[Opening Source data section]

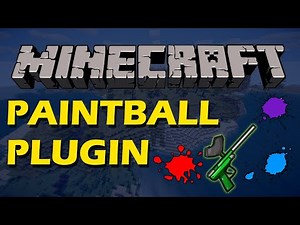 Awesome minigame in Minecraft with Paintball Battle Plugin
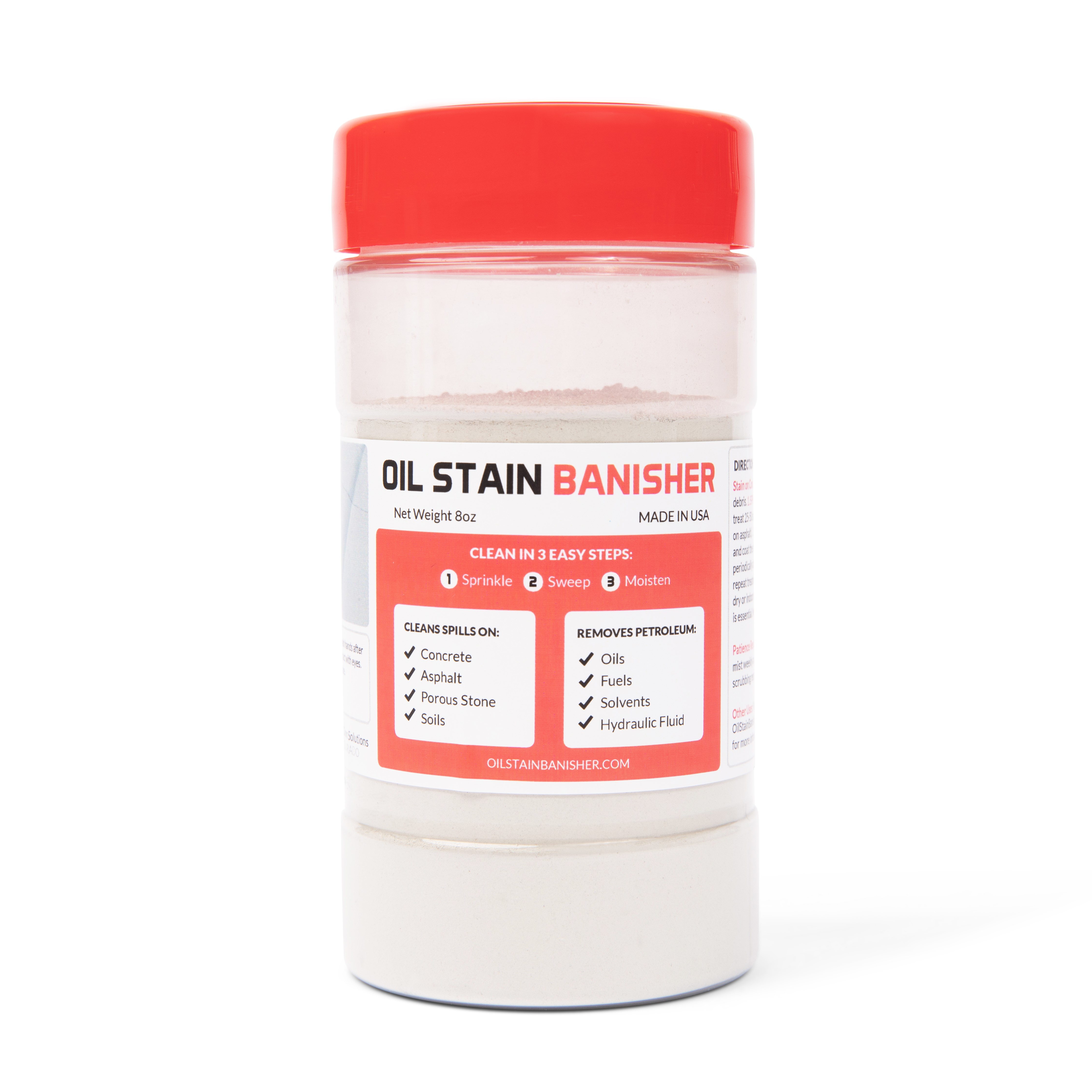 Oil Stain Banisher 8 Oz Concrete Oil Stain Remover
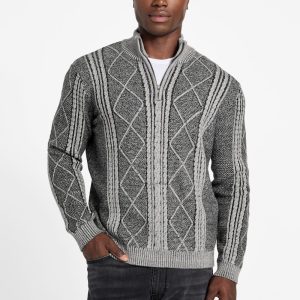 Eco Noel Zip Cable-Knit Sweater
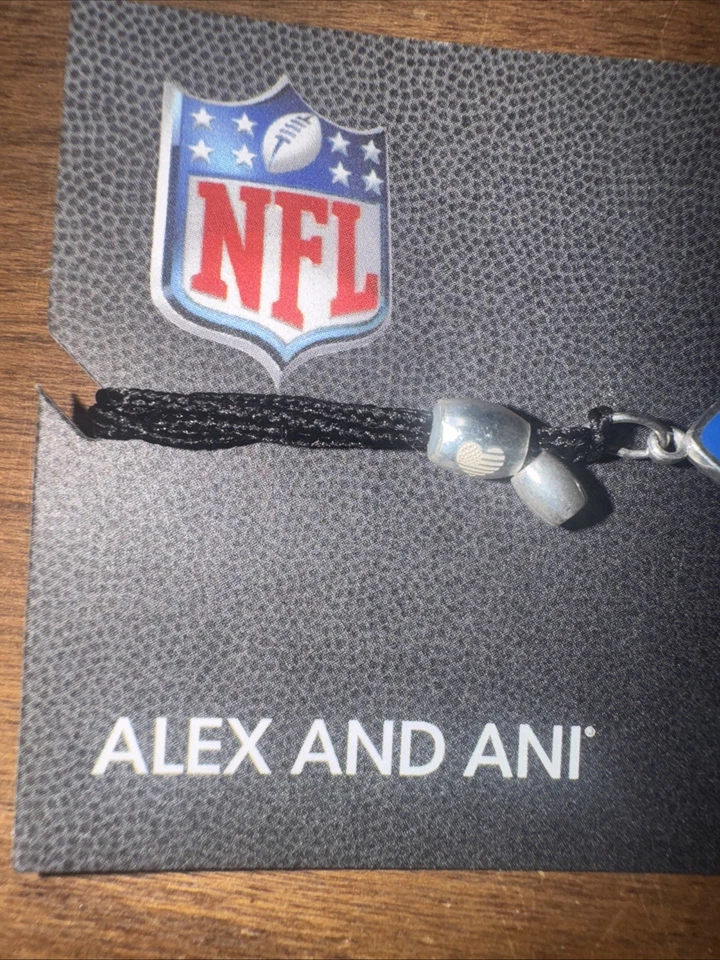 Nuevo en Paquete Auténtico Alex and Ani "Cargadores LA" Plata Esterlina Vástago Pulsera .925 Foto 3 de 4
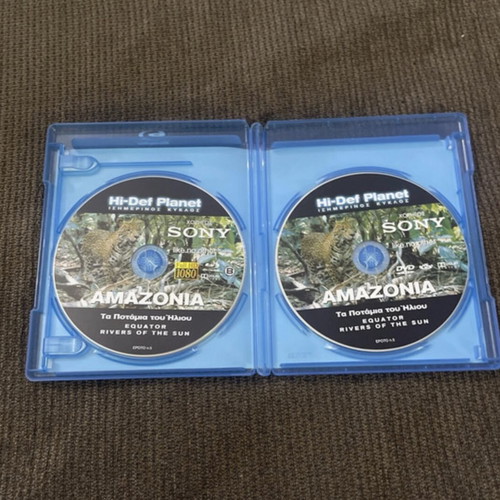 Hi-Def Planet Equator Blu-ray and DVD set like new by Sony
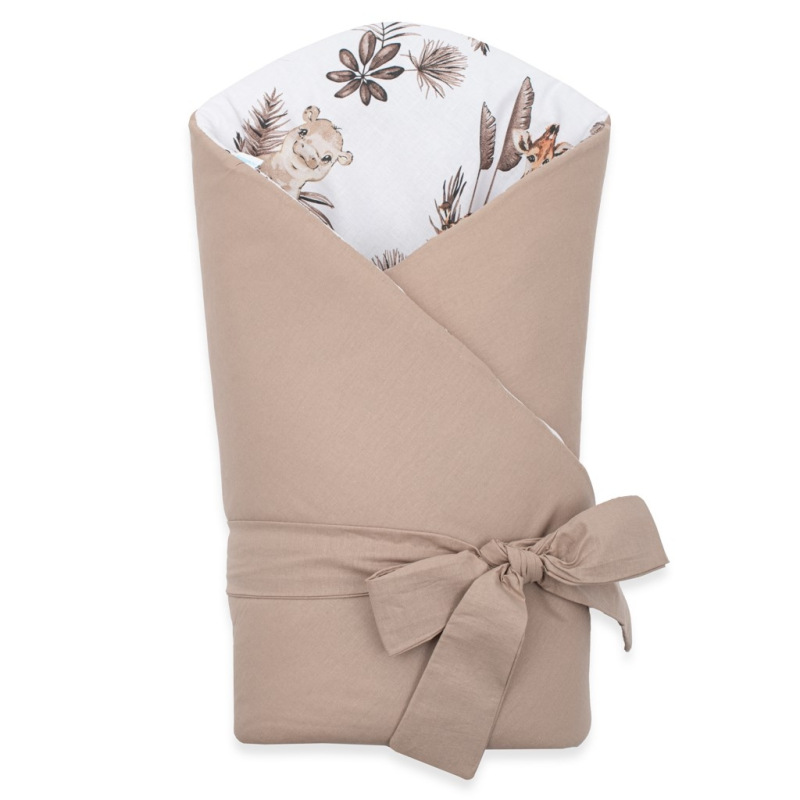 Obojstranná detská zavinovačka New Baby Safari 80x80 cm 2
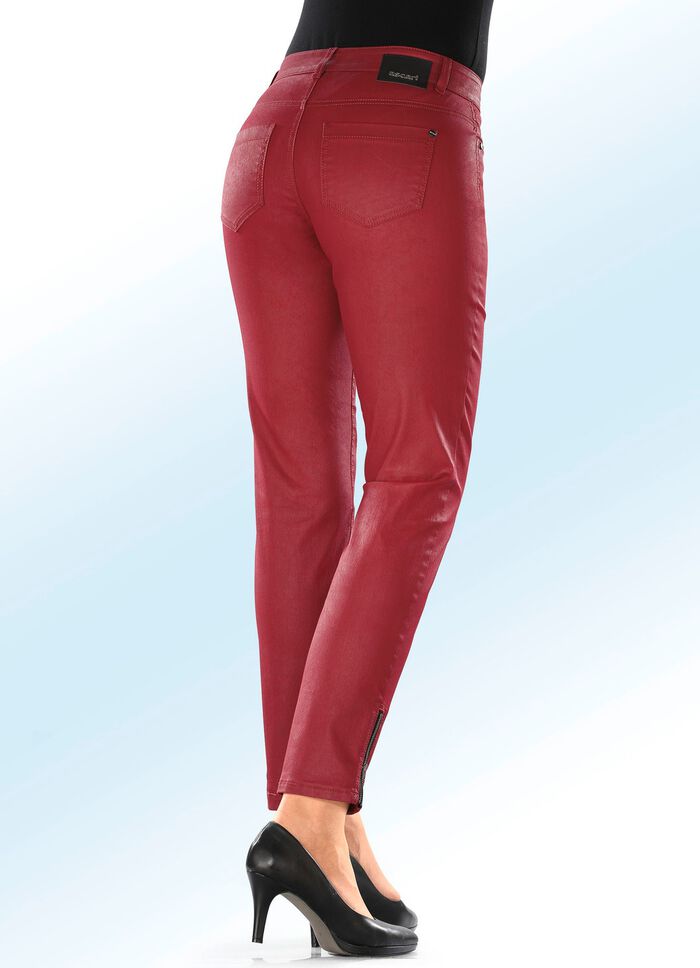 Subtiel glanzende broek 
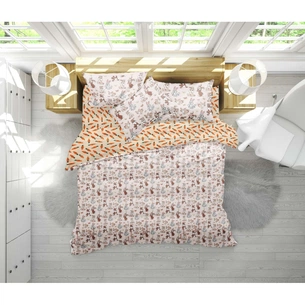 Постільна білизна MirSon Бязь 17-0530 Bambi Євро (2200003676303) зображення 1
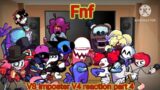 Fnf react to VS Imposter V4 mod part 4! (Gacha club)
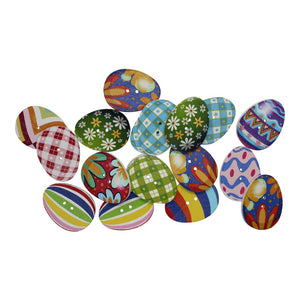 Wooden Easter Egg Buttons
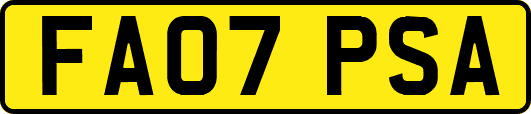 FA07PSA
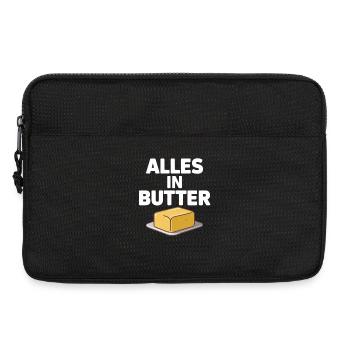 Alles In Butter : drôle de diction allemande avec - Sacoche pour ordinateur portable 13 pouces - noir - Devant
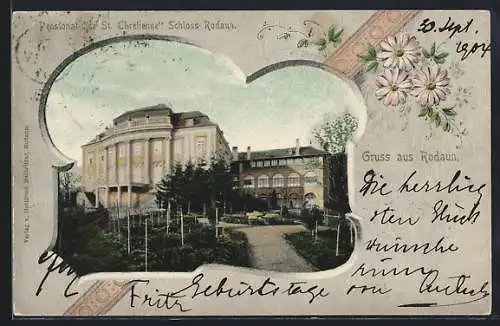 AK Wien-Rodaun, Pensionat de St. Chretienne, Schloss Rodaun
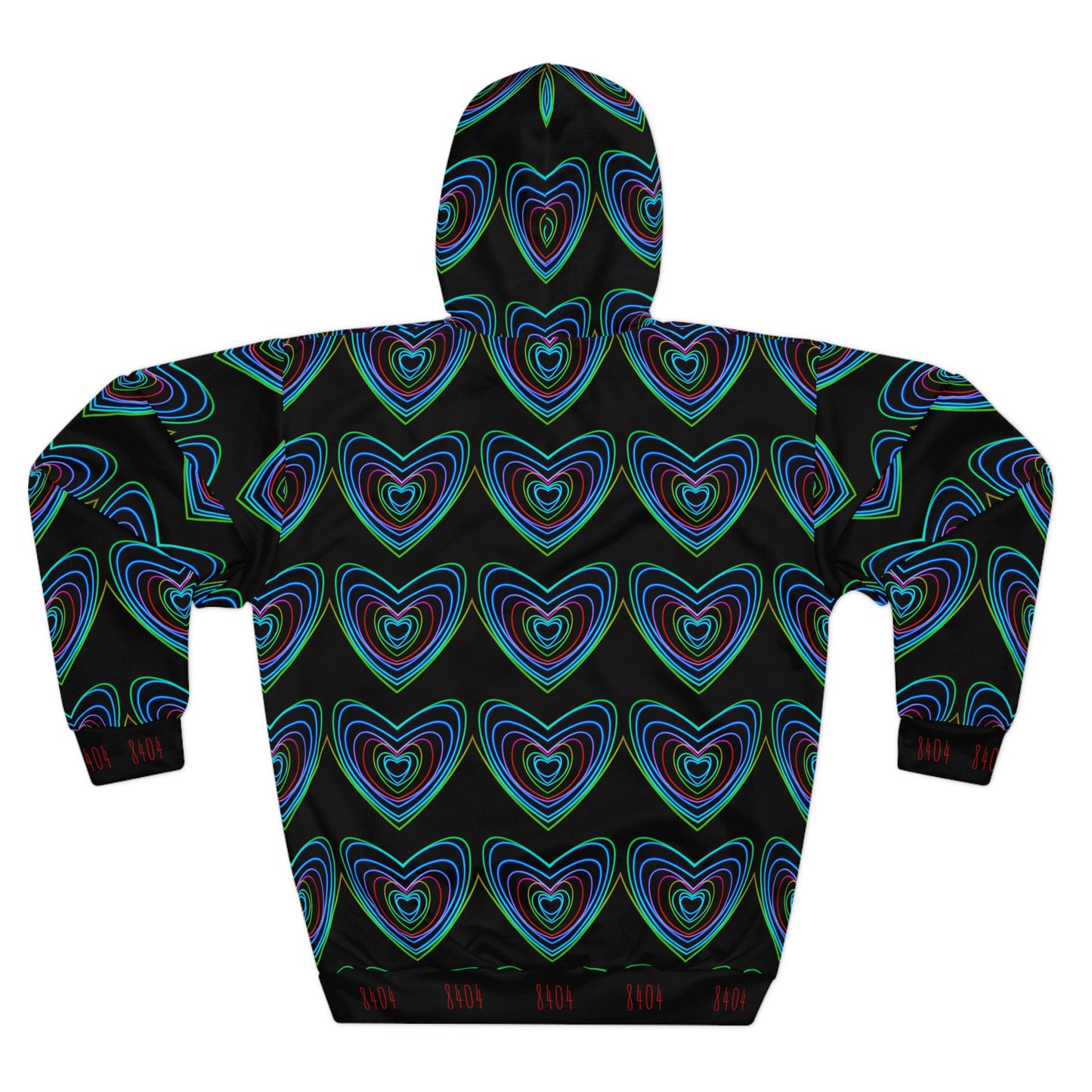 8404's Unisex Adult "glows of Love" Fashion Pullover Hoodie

[Closing Source data section]

What to produce
Retype the data from the first line down to the line with "Subtiel glanzende broek", including that line, and leave out the pictures.

Solution
 Awesome minigame in Minecraft with Paintball Battle Plugin
 Oil Stain Banisher 8 Oz Concrete Oil Stain Remover
 Eco Noel Zip Cable-Knit Sweater
 Nuevo en Paquete Auténtico Alex and Ani "Cargadores LA" Plata Esterlina Vástago Pulsera .925 Foto 3 de 4
 Hi-Def Planet Equator Blu-ray and DVD set like new by Sony
 Obojstranná detská zavinovačka New Baby Safari 80x80 cm 2
 Subtiel glanzende broek 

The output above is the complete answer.